PROMPT >> Once the pictures are set aside, reproduce all of the records exactly.

EXERCISE MATERIALS >>
▼
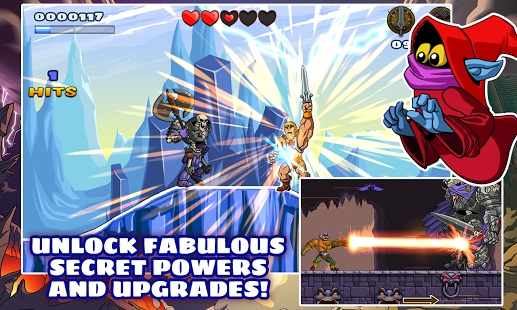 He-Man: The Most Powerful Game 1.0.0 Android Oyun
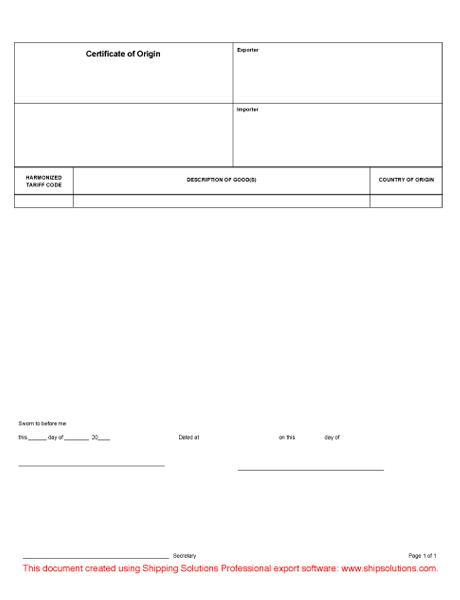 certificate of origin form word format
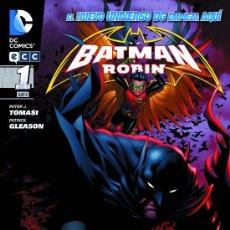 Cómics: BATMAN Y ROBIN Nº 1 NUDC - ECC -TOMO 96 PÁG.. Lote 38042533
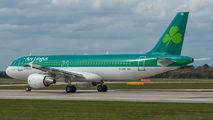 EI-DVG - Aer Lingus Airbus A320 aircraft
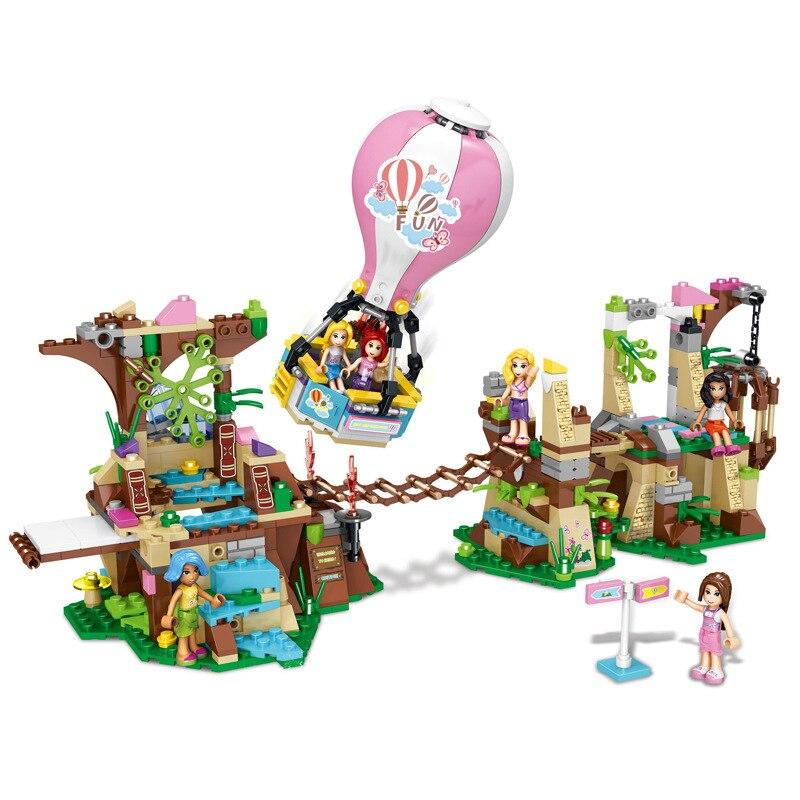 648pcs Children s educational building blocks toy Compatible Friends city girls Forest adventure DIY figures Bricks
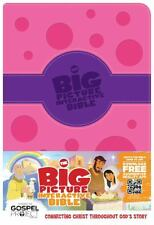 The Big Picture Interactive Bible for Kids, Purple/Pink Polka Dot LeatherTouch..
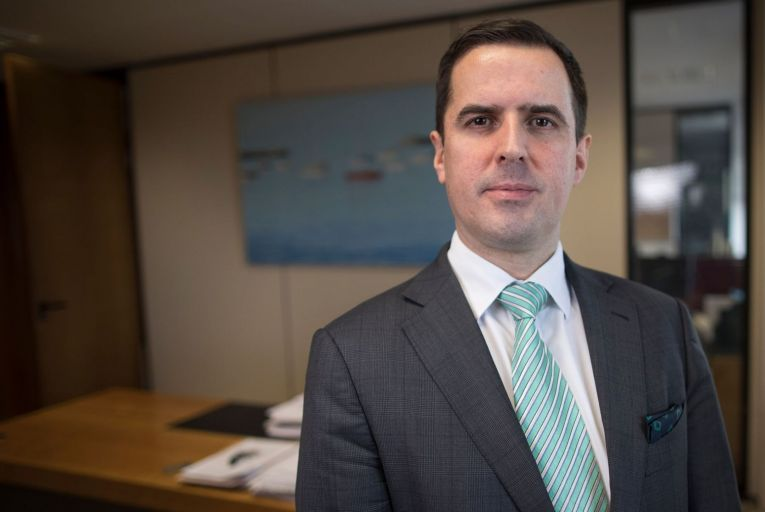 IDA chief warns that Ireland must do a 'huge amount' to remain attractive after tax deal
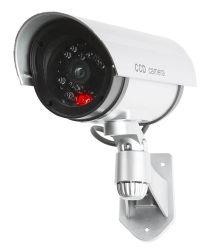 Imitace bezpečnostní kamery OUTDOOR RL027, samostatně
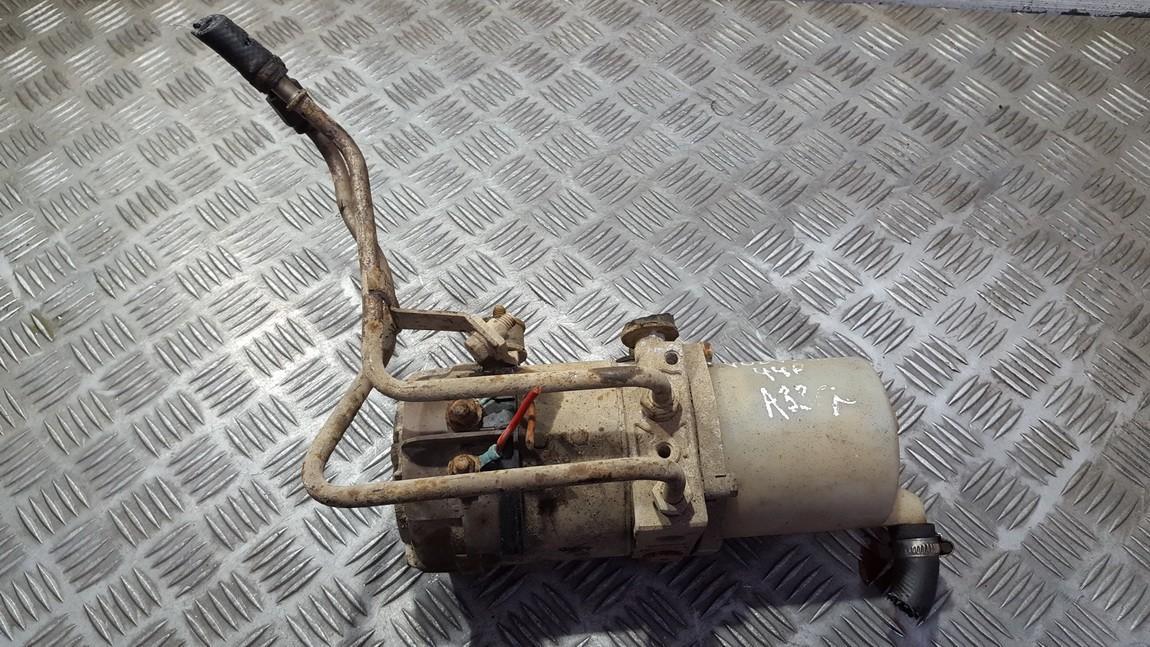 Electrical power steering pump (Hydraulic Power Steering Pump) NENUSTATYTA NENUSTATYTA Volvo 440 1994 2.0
▲
RESPONSE BOX >>
 He-Man: The Most Powerful Game 1.0.0 Android Oyun
 certificate of origin form word format
 Cómics: BATMAN Y ROBIN Nº 1 NUDC - ECC -TOMO 96 PÁG.. Lote 38042533
 EI-DVG - Aer Lingus Airbus A320 aircraft
 648pcs Children s educational building blocks toy Compatible Friends city girls Forest adventure DIY figures Bricks
 The Big Picture Interactive Bible for Kids, Purple/Pink Polka Dot LeatherTouch..
 IDA chief warns that Ireland must do a 'huge amount' to remain attractive after tax deal
 Imitace bezpečnostní kamery OUTDOOR RL027, samostatně
 Electrical power steering pump (Hydraulic Power Steering Pump) NENUSTATYTA NENUSTATYTA Volvo 440 1994 2.0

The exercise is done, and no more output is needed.